(Required tasks)
a. Name every District 3 candidate whose position on I-135 the article on the I-135 vote reports.
b. Reproduce the article on the I-135 vote word for word, starting at "How the city" and going up to and including "fails with voters.".
c. Take the article on the I-135 vote further, writing on from its final sentence.

(Text to read)
*-*-*
The primary election to decide which of the candidates vying for the open District 3 seat on the Seattle City Council won’t be decided until August but residents have another important vote in their hands right now.

How the city decides on I-135 will be an important factor for the next D3 representative as they will either need to help shepherd and shape the effort to create a new public developer “to build, acquire, own, and manage social housing” in Seattle or champion alternatives to address the city’s housing crisis if the initiative fails with voters.

How each candidate comes down on the I-135 question might also be a helpful deciding factor in making your D3 decision.

Below, CHS has checked in with D3 campaigns and asked them about their support for the initiative and the effort to address affordability and the housing crisis in the district and beyond.

  • Joy Hollingsworth (CHS) ✅: “I am voting YES, because we need to explore all options that create and protect affordable housing– and on council, I’ll be an unwavering advocate to making sure we invest in community-led solutions,” Hollingsworth tells CHS. “We have to explore all pathways from affordable housing to home ownership opportunities for our community.” Hollingsworth said as a renter and third generation District 3 resident, she will “bring needed perspectives to strengthen this and other overdue investments in affordable housing.”
  • Alex Hudson (CHS) ✅: Hudson took a less direct route but said she is voting yes on the initiative. “There’s no question that Seattle has a housing affordability crisis, one that causes suffering, homelessness and displacement and prevents people from living full lives,” Hudson said. “We need a broad range of solutions and a wide variety of housing.” —
    As The Stranger put it, I-135 isn’t perfect. Few things are. But elements of the initiative, like bonding rent revenues, are intriguing and hold real potential to lead to beneficial outcomes. In recent days I’ve been consulting with a wide range of affordable housing policy experts to dig down into the details of this measure, and while my due diligence work is continuing, I’m comfortable at this point saying I am going to vote yes on I-135.
    Hudson tells CHS she is thinking about solutions beyond the social housing developer the initiative would create. “I firmly believe that political leaders will need to get creative and urgent about finding additional resources to put towards the creation of affordable housing,” she writes. “The problem is large, and the current level of funding available is inadequate to meet the need. When I’m elected, tackling the housing crisis will be my number one issue, and I’m committed to pushing forward thoughtful and constructive ways to make a meaningful difference for Seattleites now and in the future.”
  • Andrew Ashiofu (CHS) ✅: Ashiofu has been the most involved of any of the D3 candidates in pushing I-135 forward. You may have seen him at the Capitol Hill Farmers Market working as a volunteer to drum up support for the vote. “I have had the privilege of living abroad and also traveling to nearly all the continents except Antarctica,” Ashiofu told CHS. “And I have experienced and have seen the impacts of social housing and how that has helped create housing. My three ‘A’s’ around housing are affordability, accessibility, and availability.” Ashiofu said he supports the “Amsterdam” model for social housing where the city council has decided that 40% of new homes built must fall under social housing affordability rules. He also believes we need to expand the county Multifamily Tax Exemption program.
  • Ry Armstrong (CHS) ☑️: Why no green check for Armstrong? The first-time candidate’s support for the initiative comes with a caveat or two. “While I am still meeting with community leaders on the topic, I believe in supporting I-135 as it stands theoretically, but have concerns about where this funding will come from and the power of the board inherently created by the initiative,” Armstrong said. “I agree with what it stands for and fully support it, but I would implement rent stabilization measures as well to prevent corruption long term because there are portions of the language, in my opinion, that do not go far enough.”
*-*-*
(Given records)

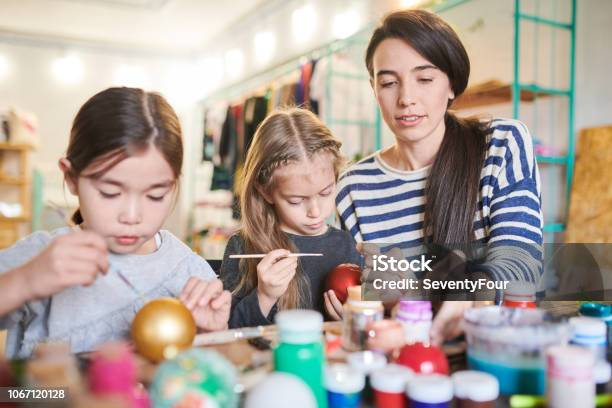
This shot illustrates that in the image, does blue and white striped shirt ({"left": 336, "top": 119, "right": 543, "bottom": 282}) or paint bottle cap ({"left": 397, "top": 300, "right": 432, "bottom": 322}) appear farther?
blue and white striped shirt ({"left": 336, "top": 119, "right": 543, "bottom": 282})

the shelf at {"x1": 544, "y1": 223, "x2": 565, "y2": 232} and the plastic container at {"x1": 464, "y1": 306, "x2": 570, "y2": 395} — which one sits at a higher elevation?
the shelf at {"x1": 544, "y1": 223, "x2": 565, "y2": 232}

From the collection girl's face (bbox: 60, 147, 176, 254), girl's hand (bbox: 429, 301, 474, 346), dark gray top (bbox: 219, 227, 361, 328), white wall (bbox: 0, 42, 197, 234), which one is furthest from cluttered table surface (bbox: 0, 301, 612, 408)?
white wall (bbox: 0, 42, 197, 234)

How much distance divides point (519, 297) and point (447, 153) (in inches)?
19.7

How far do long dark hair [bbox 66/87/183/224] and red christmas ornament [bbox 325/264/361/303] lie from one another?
18.7 inches

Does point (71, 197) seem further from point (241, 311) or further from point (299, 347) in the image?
point (299, 347)

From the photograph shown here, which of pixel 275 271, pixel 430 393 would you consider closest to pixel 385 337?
pixel 430 393

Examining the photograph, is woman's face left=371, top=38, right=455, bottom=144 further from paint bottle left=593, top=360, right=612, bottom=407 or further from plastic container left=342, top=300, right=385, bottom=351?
paint bottle left=593, top=360, right=612, bottom=407

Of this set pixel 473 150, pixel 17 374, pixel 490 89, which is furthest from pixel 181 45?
pixel 17 374

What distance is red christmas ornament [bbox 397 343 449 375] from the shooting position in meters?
0.69

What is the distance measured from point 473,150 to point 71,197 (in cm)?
95

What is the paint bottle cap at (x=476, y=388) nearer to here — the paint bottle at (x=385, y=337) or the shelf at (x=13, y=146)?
the paint bottle at (x=385, y=337)

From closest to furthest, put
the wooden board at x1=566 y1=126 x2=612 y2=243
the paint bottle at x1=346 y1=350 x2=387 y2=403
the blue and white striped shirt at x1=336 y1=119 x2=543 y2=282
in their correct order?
the paint bottle at x1=346 y1=350 x2=387 y2=403 → the blue and white striped shirt at x1=336 y1=119 x2=543 y2=282 → the wooden board at x1=566 y1=126 x2=612 y2=243

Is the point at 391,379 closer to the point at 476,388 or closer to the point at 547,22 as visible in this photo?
the point at 476,388

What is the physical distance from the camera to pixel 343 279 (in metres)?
1.22
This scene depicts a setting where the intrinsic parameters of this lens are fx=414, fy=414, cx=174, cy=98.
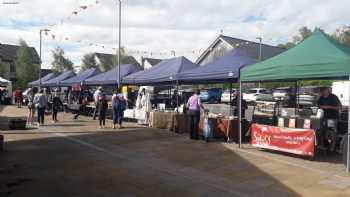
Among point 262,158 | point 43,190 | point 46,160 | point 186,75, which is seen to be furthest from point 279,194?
point 186,75

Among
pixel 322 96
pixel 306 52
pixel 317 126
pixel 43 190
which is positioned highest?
pixel 306 52

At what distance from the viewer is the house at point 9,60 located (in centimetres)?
7024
*-*-*
(Answers for the exercise)
a. Joy Hollingsworth, Alex Hudson, Andrew Ashiofu, Ry Armstrong

b.
How the city decides on I-135 will be an important factor for the next D3 representative as they will either need to help shepherd and shape the effort to create a new public developer “to build, acquire, own, and manage social housing” in Seattle or champion alternatives to address the city’s housing crisis if the initiative fails with voters.

c.
  • Asukaa Jaxx, a fifth D3 candidate, has not yet provided contact information to the city’s election campaigns registration site.

CHS reported here on I-135 to create a new public developer “to build, acquire, own, and manage social housing” in Seattle. If approved in the February vote, City Hall would fund the shaping of a new Seattle Social Housing Developer to first acquire and take over management of existing properties for affordable housing while also setting the groundwork for philanthropy and grants to create new renter-governed housing in Seattle.

I-135 backers claim the initiative would create a city-run, government-empowered, renter-powered entity to help keep buildings affordable and, eventually, build more new affordable housing. Starting the authority would be funded by the city budget and cost around $750,000 with ongoing funding to be determined from local and state sources. The city council would be required to sort out how to fund the department with the option to pursue bonds for the public developer.

The House Our Neighbors coalition is led by Real Change. The Seattle Ethics and Elections Commission reports the group has raised more than $211,000 in campaign contributions including $100,000 from the Group Health Foundation in December.

Opponents have mostly relied on Seattle Times op-eds while some nonprofit and affordable housing developers and lenders have said the new public developer would increase competition for already limited funding for affordable housing.

Housing and social justice advocacy and support group Solid Ground says the the Housing Development Consortium lobbying group it is part of did issue a letter raising concerns but has taken a neutral stance on the initiative. “That’s in part because some of their members – including my own organization, Solid Ground – have endorsed and actively support I-135,” a representative tells CHS. “Other HDC members who have endorsed I-135 include El Centro De La Raza, the Low Income Housing Institute, and AIA Seattle.”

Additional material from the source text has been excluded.